10 Perfect Rock Albums Of The 1980s

Era of Musical Giants.

U2 The Joshua Tree
Island

Once the flabbiness of '70s rock faded, the next decade was about to be a whole lot more fun. While it might seem beyond cheesy now, there's still a lot more quality in the '80s that we don't need the rose colored glasses as much. But what exactly made this decade glorious to begin with?

If you had to place blame, a little station called MTV was probably your prime candidate for making the '80s happen the way they did. Now that we got to actually see the artists perform these songs, it almost felt like there was more flesh and blood to everything that you heard on the radio. When you strip away the gimmicks, these were the kind of songs that felt like more than just your average party jam that you could blast out of the back of your car.

No, these were songs that felt like they could last long after you're gone, with messages the spoke more to your soul than to any casual rock fan.
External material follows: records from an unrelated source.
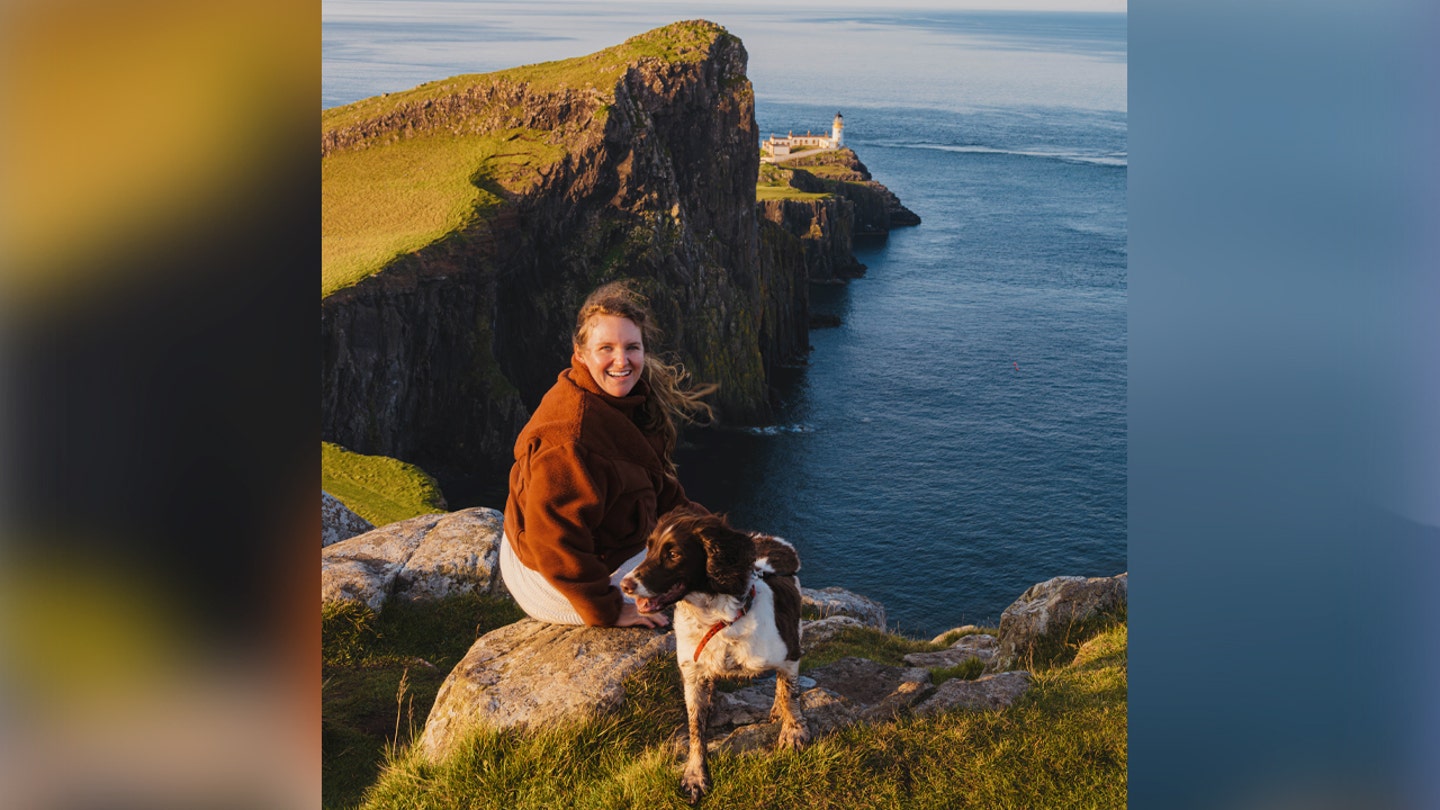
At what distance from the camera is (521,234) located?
56.5 metres

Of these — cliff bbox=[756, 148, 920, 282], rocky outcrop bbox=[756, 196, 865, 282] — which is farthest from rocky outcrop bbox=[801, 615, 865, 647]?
rocky outcrop bbox=[756, 196, 865, 282]

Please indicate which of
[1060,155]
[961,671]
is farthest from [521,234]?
[1060,155]

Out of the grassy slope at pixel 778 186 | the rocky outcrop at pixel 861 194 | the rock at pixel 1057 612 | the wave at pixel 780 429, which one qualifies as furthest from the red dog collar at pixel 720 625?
the rocky outcrop at pixel 861 194

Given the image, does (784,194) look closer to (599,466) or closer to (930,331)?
(930,331)

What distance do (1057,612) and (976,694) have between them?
4152 millimetres

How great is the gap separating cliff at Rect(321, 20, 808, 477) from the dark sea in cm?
260

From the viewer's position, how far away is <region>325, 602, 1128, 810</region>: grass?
4.86 m

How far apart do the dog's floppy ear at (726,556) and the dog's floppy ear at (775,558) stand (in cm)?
34

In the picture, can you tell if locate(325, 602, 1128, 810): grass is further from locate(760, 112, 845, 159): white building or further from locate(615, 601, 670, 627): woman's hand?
locate(760, 112, 845, 159): white building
As much as some genres like hair metal may have come off as campy, these are the songs that became the soundtrack of the future. Compared to the normal fare you would find in the '90s and beyond, these are the anthems that had the power to shake the world.

10. Permanent Waves - Rush

Once the era of MTV kicked into high gear, the world of prog rock was dealt a significant blow. Though bands like Yes and Genesis did manage to transition into the music video era pretty well, the age of mile long solos and Emerson Lake and Palmer had long since faded from view. Even when people were pairing things down and making everything simpler, Rush kept their complexity and managed to hit the charts anyway.

Coming at the very start of the '80s, Permanent Waves is the sound of this Canadian three piece finally finding out what works best for the Rush mold, incorporating everything from reggae music to multi part songs without batting an eye. Though some of these tracks are a bit on the long side for rock radio standards, it would take a strong listener to hear the opening lick of Spirit of Radio and decide to turn the dial.

When breaking down the lyrics, this is also one of the more emotional albums that Rush would ever make, with Neil Peart dealing with the idea of freedom of choice on Freewill and the harsh realities that come with trying to find human connection on Entre Nous. The subject matter might seem dour as all hell on the first listen, but the actual music is some of the most fun that you will have while listening to prog rock.